Black renters comprise 18.6 percent of America’s renter population, yet they make up 51.1 percent of those affected by an eviction filing and 43.4 percent of those evicted nationally. Within this demographic, Black women with children are the most vulnerable, comprising 28.3 percent of the average annual rate for eviction filings and 12 percent of those evicted via court order—the highest of any other group.
Contrary to common assumptions, yearly income doesn’t explain the vast difference in eviction risk for Black households and white households. The eviction risk for Black households earning more than $80,000 is still higher than it is for a white household earning under $20,000 a year. This disparity aligns with other disparate outcomes for Black Americans that do not improve as socioeconomic status rises—such as maternal mortality, debt burden, and experiencing police violence.
“We have in our data families earning over $100,000 a year—Black families—who are still evicted. That just does not happen in white neighborhoods,” said Gershenson. “That’s almost impossible to observe in a white neighborhood and happens with some regularity in Black neighborhoods.”
While income doesn’t offer an answer to this disparity, anti-Black racism certainly does. America’s eviction crisis and how it harms Black families is a direct result of centuries of racist policies that successfully undermined our communities.
Before Eviction Lab’s data was released, I reported on eviction diversion programs in my work at the Better Life Lab—mainly how they affect Black women's and children's health. When it comes to the myriad of health risks that uniquely affect Black folks, especially women and children, eviction falls under the radar because it is routinely viewed as a housing problem, even though access to adequate housing is a social determinant of health and well-being. Below is an overview of the stakes for Black mothers and children who suffer under the racist thumb of America’s eviction crisis, the health consequences of experiencing such a disruptive life event during childhood, and potential, non-exhaustive solutions based on widely available data and research.

## Problem to solve:
According to the text on evictions of Black renters, what percentage of America's renter population is made up of Black renters?

## Records:
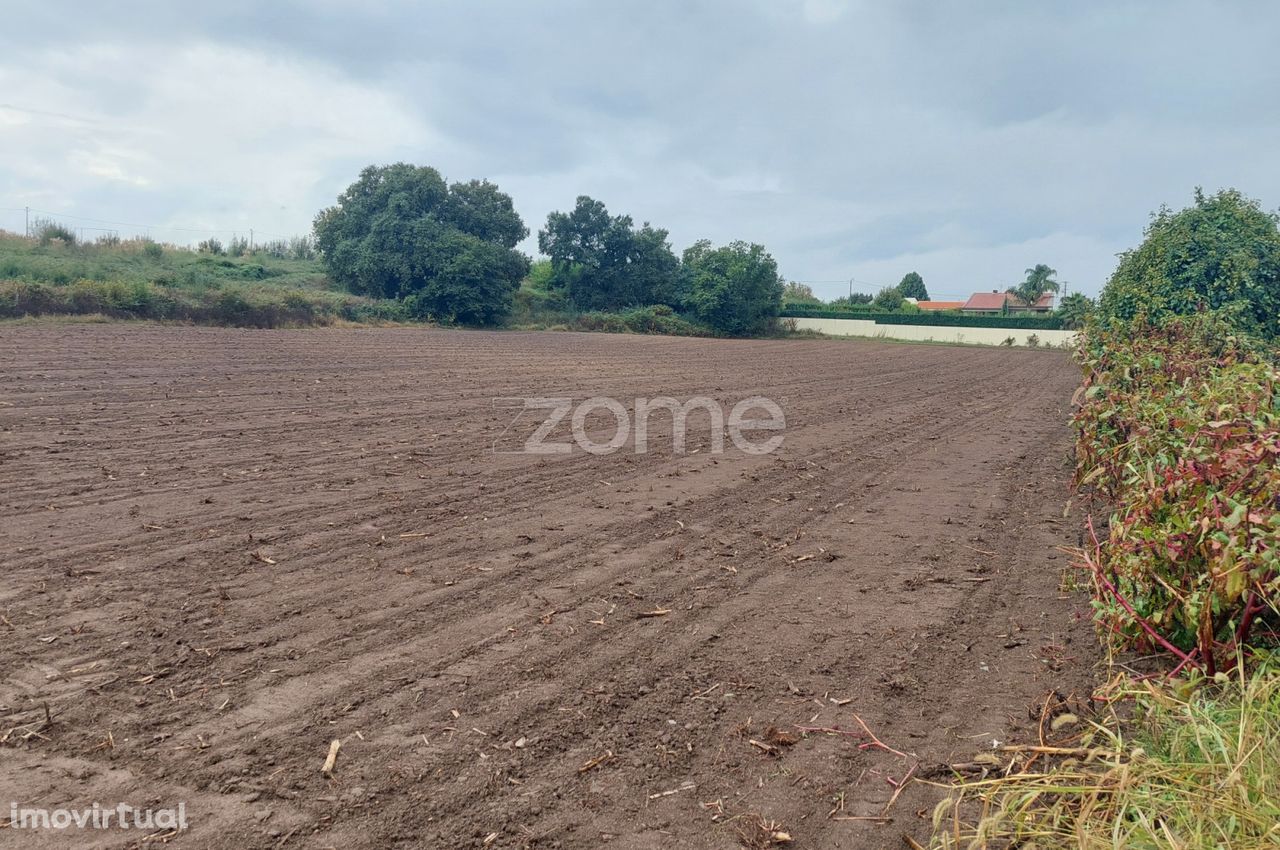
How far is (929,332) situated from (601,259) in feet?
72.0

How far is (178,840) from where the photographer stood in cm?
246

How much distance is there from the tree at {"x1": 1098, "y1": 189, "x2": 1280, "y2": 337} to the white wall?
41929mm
---
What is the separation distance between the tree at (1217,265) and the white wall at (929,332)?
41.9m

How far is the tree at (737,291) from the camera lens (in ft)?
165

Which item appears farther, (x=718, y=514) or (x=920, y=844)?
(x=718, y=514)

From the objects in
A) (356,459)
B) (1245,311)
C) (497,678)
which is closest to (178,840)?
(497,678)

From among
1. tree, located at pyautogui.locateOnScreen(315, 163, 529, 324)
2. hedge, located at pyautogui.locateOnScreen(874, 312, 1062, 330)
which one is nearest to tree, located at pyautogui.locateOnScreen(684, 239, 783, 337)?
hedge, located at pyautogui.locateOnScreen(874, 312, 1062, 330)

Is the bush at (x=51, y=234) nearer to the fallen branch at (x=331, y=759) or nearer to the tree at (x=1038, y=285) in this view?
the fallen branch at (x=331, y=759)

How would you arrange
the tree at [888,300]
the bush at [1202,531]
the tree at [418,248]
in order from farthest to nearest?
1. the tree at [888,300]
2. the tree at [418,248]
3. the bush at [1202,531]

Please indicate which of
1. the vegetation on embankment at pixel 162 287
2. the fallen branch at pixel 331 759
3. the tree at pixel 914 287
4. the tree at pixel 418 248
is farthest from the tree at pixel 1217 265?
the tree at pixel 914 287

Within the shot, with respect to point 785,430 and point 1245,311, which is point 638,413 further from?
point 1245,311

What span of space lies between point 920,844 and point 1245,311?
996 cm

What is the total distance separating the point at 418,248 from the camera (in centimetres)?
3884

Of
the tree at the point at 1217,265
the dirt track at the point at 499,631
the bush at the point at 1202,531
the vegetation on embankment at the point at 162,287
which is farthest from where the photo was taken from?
* * *
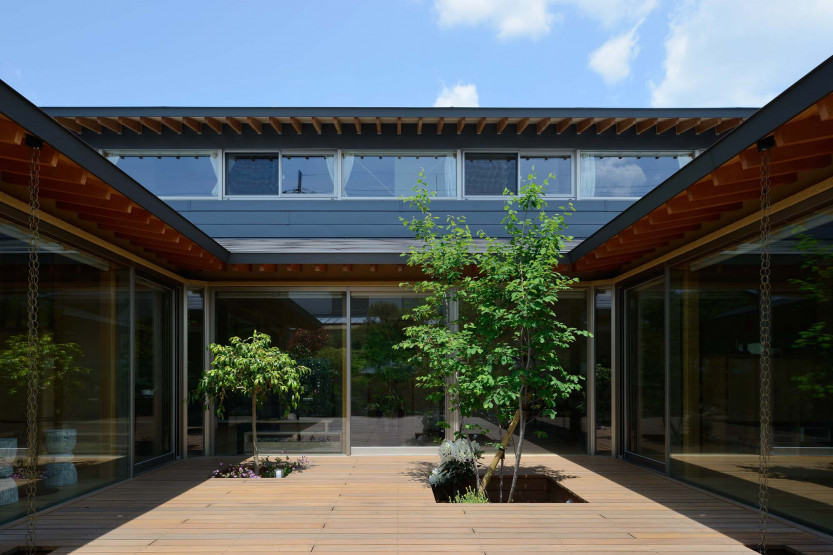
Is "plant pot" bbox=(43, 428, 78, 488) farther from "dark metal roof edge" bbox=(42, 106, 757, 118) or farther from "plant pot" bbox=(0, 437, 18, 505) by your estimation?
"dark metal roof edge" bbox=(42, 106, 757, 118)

## Exercise output:
18.6 percent